(Spatial reasoning data)
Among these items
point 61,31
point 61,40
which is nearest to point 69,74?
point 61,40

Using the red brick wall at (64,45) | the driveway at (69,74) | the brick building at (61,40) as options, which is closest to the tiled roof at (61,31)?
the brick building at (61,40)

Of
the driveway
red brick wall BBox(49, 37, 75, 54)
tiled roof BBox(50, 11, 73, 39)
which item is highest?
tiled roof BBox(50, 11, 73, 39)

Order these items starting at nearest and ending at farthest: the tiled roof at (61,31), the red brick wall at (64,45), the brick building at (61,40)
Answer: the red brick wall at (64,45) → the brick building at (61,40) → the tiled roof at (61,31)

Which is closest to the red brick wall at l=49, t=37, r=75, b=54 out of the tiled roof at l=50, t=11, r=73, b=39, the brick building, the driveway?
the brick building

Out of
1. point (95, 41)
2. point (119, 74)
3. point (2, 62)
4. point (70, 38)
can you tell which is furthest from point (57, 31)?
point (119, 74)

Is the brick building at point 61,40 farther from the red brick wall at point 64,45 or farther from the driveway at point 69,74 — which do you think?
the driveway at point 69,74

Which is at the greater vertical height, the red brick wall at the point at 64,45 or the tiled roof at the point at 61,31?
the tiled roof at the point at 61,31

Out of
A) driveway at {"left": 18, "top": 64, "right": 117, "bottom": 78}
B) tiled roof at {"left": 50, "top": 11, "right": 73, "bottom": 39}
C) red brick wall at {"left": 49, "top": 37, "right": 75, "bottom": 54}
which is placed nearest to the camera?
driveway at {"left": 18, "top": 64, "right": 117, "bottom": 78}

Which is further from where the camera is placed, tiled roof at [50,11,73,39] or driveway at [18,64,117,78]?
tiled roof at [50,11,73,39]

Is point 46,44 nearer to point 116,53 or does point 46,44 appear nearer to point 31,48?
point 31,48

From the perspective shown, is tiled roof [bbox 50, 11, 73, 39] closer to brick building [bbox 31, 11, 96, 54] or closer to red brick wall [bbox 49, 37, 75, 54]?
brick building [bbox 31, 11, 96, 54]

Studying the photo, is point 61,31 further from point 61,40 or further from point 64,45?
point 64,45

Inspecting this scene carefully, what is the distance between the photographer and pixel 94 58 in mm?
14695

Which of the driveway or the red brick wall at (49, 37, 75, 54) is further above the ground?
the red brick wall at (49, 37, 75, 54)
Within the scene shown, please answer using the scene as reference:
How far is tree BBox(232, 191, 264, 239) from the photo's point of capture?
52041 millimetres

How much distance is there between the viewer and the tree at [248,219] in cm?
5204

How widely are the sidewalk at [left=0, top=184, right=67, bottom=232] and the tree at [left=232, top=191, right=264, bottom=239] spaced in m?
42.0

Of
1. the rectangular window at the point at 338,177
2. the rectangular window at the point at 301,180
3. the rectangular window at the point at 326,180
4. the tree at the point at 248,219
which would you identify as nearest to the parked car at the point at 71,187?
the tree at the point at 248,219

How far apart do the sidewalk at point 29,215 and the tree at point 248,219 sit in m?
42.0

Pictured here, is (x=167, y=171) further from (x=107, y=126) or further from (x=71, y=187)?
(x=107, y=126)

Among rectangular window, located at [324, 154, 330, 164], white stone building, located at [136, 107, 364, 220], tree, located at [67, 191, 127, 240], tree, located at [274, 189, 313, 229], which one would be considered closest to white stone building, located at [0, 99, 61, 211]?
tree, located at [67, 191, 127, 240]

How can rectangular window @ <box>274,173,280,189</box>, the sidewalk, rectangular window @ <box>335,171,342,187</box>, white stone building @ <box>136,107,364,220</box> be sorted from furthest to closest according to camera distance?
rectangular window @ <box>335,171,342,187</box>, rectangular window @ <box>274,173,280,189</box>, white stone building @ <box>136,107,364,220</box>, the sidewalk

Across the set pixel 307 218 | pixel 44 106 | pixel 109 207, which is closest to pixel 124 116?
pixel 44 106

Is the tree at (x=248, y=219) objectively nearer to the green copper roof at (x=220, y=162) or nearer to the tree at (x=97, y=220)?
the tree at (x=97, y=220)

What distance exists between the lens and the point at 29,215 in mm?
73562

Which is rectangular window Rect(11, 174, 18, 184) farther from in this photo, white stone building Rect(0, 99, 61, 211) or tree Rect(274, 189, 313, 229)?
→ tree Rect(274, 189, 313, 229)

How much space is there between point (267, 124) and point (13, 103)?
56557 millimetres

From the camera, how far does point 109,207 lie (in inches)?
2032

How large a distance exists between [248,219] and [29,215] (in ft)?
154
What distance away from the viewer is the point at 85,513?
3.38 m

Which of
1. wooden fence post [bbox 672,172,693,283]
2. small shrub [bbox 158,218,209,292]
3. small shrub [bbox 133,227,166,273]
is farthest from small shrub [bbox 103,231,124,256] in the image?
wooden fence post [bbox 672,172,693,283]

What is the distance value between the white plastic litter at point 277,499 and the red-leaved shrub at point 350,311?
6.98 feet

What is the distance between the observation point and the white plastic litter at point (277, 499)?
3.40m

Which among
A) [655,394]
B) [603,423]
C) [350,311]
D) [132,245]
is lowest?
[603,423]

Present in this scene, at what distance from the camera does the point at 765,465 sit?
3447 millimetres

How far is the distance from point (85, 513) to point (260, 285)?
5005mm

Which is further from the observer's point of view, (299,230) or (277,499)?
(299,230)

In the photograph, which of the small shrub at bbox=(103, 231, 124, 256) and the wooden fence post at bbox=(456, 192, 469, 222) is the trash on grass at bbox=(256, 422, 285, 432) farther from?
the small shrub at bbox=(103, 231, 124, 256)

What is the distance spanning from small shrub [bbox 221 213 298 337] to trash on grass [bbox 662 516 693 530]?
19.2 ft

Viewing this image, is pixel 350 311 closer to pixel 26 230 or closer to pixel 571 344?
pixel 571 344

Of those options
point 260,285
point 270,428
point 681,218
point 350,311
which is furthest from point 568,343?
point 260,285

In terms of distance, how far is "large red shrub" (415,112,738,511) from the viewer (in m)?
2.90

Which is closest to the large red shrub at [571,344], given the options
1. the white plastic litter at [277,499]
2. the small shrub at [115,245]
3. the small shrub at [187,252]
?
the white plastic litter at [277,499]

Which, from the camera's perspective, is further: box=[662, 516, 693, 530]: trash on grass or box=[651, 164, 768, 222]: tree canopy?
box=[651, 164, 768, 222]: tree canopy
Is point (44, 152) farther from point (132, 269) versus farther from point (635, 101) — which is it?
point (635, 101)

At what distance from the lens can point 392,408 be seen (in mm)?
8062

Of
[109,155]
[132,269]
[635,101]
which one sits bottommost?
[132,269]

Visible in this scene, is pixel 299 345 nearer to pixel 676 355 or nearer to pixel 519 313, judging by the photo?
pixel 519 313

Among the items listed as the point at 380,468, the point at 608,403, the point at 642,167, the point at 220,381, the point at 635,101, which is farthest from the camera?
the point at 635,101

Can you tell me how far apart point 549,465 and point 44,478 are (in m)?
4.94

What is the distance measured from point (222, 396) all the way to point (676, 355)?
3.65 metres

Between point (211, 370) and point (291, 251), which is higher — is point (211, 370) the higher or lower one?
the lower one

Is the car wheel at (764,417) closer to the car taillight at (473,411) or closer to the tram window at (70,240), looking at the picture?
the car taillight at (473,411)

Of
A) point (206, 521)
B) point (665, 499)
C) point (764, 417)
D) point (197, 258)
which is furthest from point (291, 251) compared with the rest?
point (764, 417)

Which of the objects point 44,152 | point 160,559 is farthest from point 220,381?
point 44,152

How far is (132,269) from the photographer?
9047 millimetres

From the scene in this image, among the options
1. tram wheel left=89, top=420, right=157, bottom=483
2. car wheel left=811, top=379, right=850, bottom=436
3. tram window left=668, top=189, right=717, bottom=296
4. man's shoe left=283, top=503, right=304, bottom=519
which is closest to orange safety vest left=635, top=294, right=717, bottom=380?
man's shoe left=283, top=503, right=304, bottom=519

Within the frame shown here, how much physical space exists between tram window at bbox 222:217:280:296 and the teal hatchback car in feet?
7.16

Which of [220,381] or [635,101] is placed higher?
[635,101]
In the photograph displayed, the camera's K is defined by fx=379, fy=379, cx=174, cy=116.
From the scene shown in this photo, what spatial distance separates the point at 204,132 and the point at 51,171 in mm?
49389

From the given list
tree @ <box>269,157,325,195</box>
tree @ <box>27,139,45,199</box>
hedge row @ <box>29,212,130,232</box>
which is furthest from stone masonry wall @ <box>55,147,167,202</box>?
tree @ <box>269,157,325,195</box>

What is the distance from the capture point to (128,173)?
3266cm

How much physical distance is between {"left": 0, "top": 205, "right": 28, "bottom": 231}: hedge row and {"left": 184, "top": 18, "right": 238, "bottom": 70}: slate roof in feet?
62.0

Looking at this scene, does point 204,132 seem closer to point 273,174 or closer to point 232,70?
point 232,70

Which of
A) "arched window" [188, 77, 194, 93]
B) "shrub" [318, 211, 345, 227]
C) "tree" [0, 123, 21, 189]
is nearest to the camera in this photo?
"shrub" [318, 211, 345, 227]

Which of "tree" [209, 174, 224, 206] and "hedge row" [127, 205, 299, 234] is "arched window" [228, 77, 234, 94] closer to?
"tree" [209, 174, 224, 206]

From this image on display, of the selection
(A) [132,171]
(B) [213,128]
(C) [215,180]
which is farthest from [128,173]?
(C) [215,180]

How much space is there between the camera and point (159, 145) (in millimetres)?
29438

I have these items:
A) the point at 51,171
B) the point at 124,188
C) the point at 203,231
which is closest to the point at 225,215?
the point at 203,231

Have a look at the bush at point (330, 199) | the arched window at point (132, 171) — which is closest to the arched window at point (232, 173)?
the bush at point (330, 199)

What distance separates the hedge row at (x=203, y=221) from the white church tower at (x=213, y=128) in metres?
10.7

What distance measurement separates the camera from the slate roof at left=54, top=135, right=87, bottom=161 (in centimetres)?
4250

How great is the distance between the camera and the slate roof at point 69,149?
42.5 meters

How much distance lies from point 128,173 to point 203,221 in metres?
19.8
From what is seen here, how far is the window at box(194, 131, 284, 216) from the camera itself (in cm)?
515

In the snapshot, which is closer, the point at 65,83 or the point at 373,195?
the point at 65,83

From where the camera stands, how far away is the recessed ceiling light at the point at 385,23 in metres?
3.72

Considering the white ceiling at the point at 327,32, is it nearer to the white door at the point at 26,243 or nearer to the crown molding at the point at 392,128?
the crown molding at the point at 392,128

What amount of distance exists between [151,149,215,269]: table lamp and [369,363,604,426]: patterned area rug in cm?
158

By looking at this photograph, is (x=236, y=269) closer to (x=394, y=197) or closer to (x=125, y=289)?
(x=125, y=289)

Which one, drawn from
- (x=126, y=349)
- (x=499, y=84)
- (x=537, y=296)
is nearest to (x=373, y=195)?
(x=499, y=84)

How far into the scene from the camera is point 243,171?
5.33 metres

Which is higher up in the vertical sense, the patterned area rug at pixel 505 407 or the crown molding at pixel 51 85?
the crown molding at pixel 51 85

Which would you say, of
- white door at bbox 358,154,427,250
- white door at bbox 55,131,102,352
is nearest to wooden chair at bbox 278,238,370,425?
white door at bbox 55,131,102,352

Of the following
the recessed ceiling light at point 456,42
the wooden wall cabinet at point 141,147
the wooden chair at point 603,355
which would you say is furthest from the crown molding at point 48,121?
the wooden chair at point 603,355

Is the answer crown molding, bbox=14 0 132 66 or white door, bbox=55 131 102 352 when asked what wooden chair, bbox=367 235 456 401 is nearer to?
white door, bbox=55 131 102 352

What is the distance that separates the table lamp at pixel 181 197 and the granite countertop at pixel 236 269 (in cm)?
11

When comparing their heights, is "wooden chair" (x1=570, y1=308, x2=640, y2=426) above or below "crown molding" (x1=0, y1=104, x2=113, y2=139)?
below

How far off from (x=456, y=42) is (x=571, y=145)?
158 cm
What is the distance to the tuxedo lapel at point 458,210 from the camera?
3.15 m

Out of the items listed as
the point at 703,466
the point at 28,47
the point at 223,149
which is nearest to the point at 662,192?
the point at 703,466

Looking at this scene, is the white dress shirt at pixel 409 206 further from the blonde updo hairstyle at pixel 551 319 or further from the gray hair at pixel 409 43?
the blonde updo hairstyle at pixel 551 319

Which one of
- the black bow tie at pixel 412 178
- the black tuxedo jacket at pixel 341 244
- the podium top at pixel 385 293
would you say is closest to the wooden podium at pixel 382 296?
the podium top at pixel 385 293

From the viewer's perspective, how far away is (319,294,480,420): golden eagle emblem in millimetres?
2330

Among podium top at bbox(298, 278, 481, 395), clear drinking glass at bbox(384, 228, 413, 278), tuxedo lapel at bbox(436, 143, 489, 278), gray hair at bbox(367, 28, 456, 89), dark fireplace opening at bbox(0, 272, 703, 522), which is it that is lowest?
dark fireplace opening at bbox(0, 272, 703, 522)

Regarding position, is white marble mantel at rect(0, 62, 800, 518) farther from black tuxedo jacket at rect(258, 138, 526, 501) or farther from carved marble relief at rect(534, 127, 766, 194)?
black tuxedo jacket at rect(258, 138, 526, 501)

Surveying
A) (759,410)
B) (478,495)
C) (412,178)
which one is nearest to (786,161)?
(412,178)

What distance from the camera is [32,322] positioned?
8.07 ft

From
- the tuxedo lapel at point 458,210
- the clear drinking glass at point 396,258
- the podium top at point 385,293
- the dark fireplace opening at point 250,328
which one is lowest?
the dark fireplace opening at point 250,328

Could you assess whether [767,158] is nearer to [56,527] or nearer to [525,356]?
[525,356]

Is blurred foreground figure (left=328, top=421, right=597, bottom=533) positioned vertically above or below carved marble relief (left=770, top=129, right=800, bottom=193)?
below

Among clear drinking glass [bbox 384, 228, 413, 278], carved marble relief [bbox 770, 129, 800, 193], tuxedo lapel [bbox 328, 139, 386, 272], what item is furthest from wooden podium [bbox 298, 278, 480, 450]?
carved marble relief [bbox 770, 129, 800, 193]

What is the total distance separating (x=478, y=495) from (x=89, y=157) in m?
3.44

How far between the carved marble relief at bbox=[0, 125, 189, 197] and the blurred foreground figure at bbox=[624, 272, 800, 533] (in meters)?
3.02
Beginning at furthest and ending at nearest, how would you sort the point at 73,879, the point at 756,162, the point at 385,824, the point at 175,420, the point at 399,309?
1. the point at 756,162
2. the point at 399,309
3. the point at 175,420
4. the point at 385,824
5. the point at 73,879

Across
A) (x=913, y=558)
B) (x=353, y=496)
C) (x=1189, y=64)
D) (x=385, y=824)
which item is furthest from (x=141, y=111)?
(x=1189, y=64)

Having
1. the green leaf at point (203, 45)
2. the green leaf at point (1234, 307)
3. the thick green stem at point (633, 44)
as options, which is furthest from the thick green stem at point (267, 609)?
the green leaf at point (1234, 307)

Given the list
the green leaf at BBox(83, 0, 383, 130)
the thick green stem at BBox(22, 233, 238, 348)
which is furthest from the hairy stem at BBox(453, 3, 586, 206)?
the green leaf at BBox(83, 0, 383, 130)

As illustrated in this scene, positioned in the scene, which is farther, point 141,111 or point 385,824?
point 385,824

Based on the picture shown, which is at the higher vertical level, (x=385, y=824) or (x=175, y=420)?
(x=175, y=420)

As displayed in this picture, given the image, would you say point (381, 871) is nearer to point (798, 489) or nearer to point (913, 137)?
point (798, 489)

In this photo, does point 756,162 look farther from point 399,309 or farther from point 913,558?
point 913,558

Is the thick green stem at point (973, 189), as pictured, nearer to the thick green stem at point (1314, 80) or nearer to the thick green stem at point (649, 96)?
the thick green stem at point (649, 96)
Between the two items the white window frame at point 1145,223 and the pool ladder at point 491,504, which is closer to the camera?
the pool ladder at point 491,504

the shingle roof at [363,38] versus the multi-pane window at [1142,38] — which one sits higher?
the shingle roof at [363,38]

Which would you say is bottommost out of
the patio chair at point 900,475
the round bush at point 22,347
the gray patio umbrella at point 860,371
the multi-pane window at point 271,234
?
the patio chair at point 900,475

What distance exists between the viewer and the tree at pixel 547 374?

_Requirements_:
Convert the data into a numbered list, starting at the first line and ending at the line containing "Answer: the red". Leave out blank lines.

_In response_:
1. Among these items
2. point 61,31
3. point 61,40
4. which is nearest to point 69,74?
5. point 61,40
6. Using the red brick wall at (64,45) | the driveway at (69,74) | the brick building at (61,40) as options, which is closest to the tiled roof at (61,31)?
7. the brick building at (61,40)
8. Of
9. the driveway
10. red brick wall BBox(49, 37, 75, 54)
11. tiled roof BBox(50, 11, 73, 39)
12. which item is highest?
13. tiled roof BBox(50, 11, 73, 39)
14. Order these items starting at nearest and ending at farthest: the tiled roof at (61,31), the red brick wall at (64,45), the brick building at (61,40)
15. Answer: the red brick wall at (64,45) → the brick building at (61,40) → the tiled roof at (61,31)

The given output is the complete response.